De pronto, todos sus pensamientos se ordenaron, lentamente: por fin, la inteligencia comenzaba a intervenir como una luz entre la rabia ciega y el miedo.
<<Mi diario, mi diario personal... ahí están las fechas>>
Atravesó la puerta del corredor escaleras arriba. Estaría dentro de la gaveta, y por un momento sintió una culpabilidad fugaz que lo avergonzó, porque si hubiera tenido éxito en escapar del San Niño, lo hubiera dejado olvidado ahí en su cuarto, para siempre.
La llave de la puerta salpicó de su bolsillo al momento que introdujo una mano temblorosa dentro, <<¿acaso no la dejé abierta? ¿Por qué ahora está cerrada?>> Se agachó y en poco tiempo la estaba introduciendo sobre el cerrojo, en cuclillas, girando el pomo bruscamente. Se precipitó adentro, se sentó sobre su cama y abrió la gaveta de la mesita.
No estaba ahí.
Se llevó las manos a la cabeza, clavando las uñas entre su cabello. Jaló la gaveta y la dejó caer al suelo, y luego la de abajo, y la de abajo.
No aparecía.
- ¡Yo siempre lo dejo aquí! ¡Hijo de puta! –gritó, viendo hacia el cielo, a través de la ventana- ¡Yo siempre lo dejo aquí, no me lo escondas!
Se echó al suelo y buscó debajo de la cama: era oscuro y polvoriento, no había nada más que un pedazo de papel al fondo.
Se puso de pie, y buscó frente a la cama, en el mueble donde guardaba las ropas: abrió el estante derecho e izquierdo: vacíos.

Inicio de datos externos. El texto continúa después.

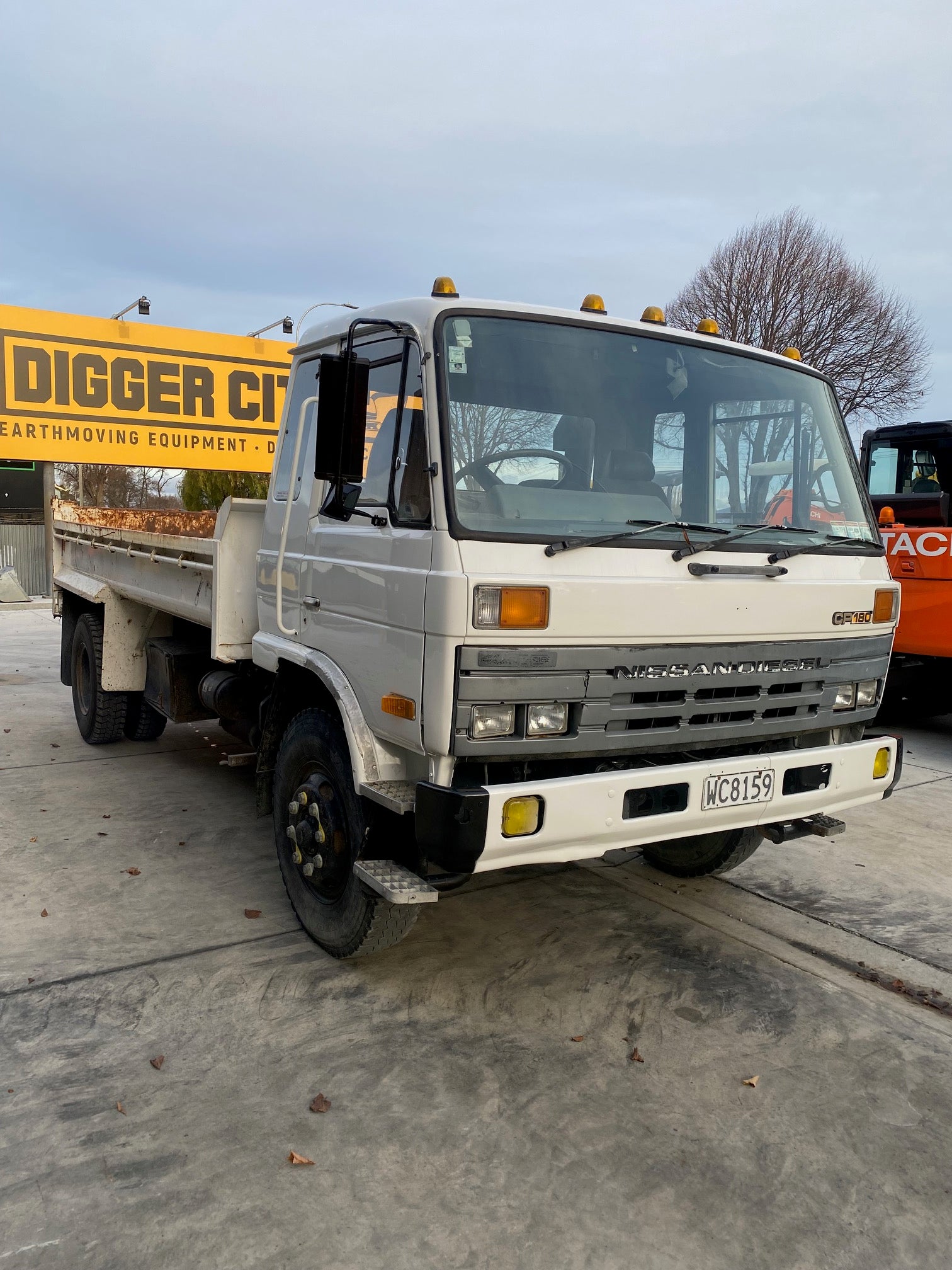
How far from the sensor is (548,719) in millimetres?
3111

Bajó a la recepción, recuperó su maleta y su mochila (por lo menos no se las habían robado, durante el trayecto y sobre todo, corriendo escaleras abajo, esa idea lo aterrorizó). Al retorno las echó sobre la cama y las abrió, vaciando todo el contenido sobre el cobertor.
Nada.
Apoyó la espalda sobre la pared, llevándose las manos a la cara.
Su mente era como un tendón eléctrico, y su mandíbula estaba cerrada con tanta fuerza que hubiese podido triturar una nuez. Las encías le iban a doler mucho esa noche, pero el lado que se lo recordaba amablemente era demasiado pequeño como para que Abraham le diera importancia alguna entre el maremoto de rabia, confusión, y más rabia.

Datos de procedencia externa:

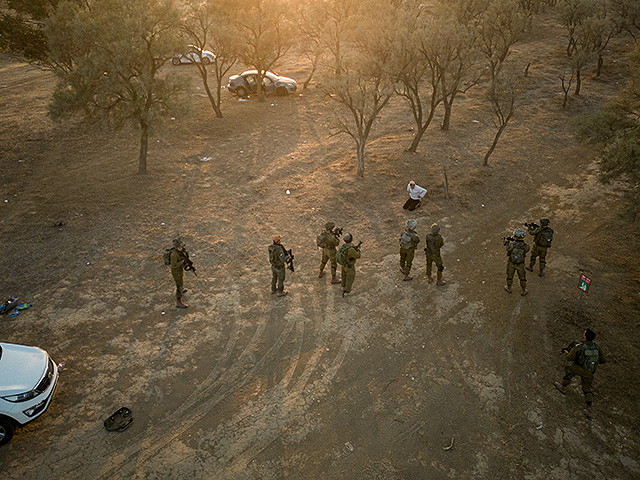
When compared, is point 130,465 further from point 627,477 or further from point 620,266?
point 620,266

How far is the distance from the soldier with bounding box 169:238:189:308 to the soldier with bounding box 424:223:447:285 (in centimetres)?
605

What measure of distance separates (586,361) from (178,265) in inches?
335

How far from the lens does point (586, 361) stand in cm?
736

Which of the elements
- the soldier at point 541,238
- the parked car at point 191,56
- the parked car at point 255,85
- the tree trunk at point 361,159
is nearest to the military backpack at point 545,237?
the soldier at point 541,238

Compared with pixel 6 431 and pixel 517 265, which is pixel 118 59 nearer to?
pixel 6 431

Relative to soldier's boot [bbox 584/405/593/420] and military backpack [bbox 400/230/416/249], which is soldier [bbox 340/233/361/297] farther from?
soldier's boot [bbox 584/405/593/420]

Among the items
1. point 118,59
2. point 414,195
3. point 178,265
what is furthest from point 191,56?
point 178,265

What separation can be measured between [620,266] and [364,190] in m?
8.24

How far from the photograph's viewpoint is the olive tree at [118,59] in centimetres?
1381

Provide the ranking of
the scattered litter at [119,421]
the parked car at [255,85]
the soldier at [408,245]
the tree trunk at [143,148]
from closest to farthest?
the scattered litter at [119,421] < the soldier at [408,245] < the tree trunk at [143,148] < the parked car at [255,85]

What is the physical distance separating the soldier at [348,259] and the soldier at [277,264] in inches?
→ 55.2

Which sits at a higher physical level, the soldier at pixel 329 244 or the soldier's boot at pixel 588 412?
the soldier at pixel 329 244

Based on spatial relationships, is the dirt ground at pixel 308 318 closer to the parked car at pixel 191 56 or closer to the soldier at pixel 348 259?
the soldier at pixel 348 259

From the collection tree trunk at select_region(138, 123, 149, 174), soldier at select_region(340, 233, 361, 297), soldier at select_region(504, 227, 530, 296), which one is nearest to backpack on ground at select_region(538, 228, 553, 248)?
soldier at select_region(504, 227, 530, 296)
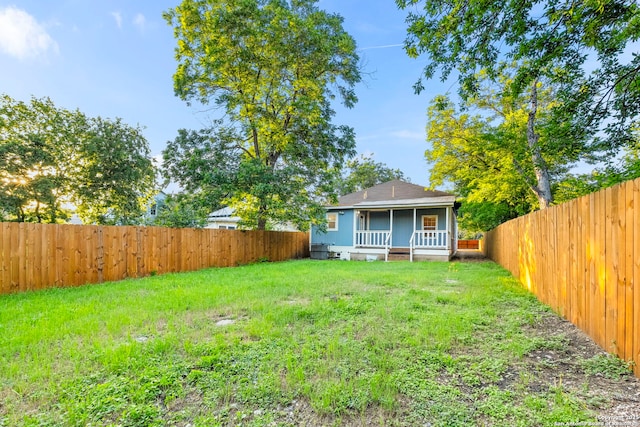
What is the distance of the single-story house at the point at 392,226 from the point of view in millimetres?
13867

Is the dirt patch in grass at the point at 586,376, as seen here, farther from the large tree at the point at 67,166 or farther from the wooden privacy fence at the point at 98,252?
the large tree at the point at 67,166

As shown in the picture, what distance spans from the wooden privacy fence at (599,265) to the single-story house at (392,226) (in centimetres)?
917

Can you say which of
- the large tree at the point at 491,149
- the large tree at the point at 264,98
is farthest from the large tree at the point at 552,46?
the large tree at the point at 264,98

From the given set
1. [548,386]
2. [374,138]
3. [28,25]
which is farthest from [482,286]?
[374,138]

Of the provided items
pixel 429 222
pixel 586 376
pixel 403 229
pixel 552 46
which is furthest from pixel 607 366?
pixel 429 222

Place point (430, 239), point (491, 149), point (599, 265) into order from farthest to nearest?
1. point (430, 239)
2. point (491, 149)
3. point (599, 265)

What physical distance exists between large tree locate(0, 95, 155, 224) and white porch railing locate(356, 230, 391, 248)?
465 inches

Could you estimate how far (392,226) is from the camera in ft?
50.7

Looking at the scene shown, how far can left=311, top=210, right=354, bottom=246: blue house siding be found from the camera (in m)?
15.9

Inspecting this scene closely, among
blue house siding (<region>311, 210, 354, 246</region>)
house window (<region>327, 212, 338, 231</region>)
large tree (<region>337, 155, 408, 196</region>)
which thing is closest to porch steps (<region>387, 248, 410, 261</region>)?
blue house siding (<region>311, 210, 354, 246</region>)

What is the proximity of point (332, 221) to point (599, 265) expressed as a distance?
1374 cm

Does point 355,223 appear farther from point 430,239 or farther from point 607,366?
point 607,366

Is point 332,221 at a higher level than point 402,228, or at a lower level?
higher

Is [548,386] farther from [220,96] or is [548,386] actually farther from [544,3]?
[220,96]
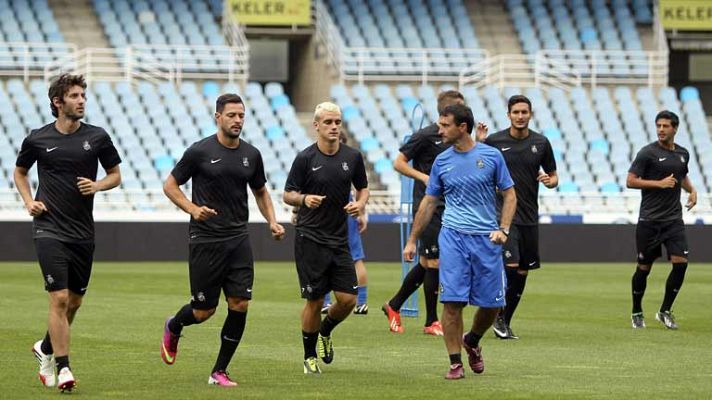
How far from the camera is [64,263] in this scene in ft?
34.9

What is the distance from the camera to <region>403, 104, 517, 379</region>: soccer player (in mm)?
11430

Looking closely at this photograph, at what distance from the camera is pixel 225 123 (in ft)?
36.0

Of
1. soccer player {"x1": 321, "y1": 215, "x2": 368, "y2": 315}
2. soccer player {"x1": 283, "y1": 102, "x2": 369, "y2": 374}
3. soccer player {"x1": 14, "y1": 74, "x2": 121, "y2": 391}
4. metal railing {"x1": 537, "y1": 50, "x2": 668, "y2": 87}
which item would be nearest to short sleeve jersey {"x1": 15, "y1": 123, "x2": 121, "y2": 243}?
soccer player {"x1": 14, "y1": 74, "x2": 121, "y2": 391}

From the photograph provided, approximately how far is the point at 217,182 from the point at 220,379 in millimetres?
1358

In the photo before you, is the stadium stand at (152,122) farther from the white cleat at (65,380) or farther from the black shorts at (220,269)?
the white cleat at (65,380)

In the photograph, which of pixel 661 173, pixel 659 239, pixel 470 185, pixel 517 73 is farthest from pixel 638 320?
pixel 517 73

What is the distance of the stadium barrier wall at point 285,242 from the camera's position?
29.3 m

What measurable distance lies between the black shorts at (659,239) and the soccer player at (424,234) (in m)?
2.54

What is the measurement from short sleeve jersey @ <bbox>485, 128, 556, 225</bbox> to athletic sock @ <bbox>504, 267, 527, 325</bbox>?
Result: 545 millimetres

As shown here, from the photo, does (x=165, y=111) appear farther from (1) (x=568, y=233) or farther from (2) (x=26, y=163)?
(2) (x=26, y=163)

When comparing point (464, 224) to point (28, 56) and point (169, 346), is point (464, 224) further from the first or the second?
point (28, 56)

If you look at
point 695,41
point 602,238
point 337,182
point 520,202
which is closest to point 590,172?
point 602,238

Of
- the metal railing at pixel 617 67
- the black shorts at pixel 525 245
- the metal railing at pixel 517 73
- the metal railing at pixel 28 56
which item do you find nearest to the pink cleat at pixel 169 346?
the black shorts at pixel 525 245

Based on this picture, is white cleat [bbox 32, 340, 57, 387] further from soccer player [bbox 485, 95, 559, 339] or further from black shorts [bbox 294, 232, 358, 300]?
soccer player [bbox 485, 95, 559, 339]
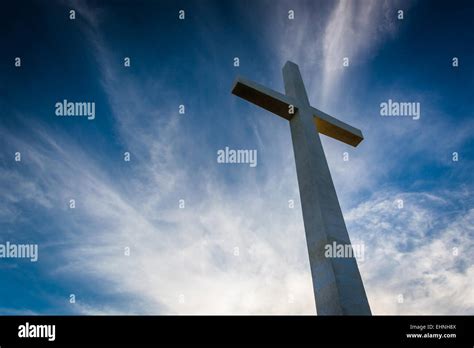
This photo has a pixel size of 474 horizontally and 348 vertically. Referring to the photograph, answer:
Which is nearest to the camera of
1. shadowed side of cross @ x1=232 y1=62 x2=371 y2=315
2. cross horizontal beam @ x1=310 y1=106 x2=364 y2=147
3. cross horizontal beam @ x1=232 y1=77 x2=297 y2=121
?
shadowed side of cross @ x1=232 y1=62 x2=371 y2=315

De haber tenido cinco años menos, habría empezado a golpear la pared y a zumbar patadas a las cosas... pero ahora era un hombre, no un adolescente, y… ¿acaso eso importaba? ¿Por qué una parte de él lo imaginaba?
<<¿Quién se llevó mi diario?>>
La manzana podrida; la enfermera y recepcionista en el piso de abajo fue lo primero que cruzó su cabeza, como un clavo. Esa, esa con la que había discutido hacía sólo un rato.
Ya lo podía ver: él estaba en el tercer piso, limpiando, y ella había cogido la llave maestra, viendo de aquí para allá con su expresión orgullosa de harpía, asomándose por la puerta, entrando a su cuarto, hurgando sus cosas, revisando, viendo, jactándose de estar donde no tenía derecho. Se había llevado su posesión.
¿Qué haría ahora? No podía bajar como una tromba y estrangularla, además –y aquí es donde la parte más pequeña de la tormenta parecía entrar en efecto antes de que cometiera un error que sabía que lamentaría- tampoco podía probar que ella lo había hecho, ¿y lo había hecho, si quiera? ¿Por qué? Ya era demasiado tarde para demostrarlo, él mismo removió cualquier evidencia, cosa de por sí inútil porque Abraham jamás hubiese estado en condiciones de asegurar si alguien había movido esto o aquello tampoco, menos con el desastre que acababa de hacer.
Se sentó sobre la cama, meditando, o al menos, penosamente, imitando la labor más parecida a meditar, mientras se acunaba a sí mismo.
<<No recuerdo qué día llegué>>.
Todo era un lapsus mental, un estúpido lapsus mental, y Murillo lo ayudaría a resolverlo. Se aferraba a él, a la idea de su existencia.
<<Pero llevo aquí seis o siete días, no más... no más>>
Seis o siete días, seis o siete días, seis o siete días, y si fuera cierto entonces puede decirse que toda tu vida se fue a la mierda en seis o siete días, Abraham, por Dios.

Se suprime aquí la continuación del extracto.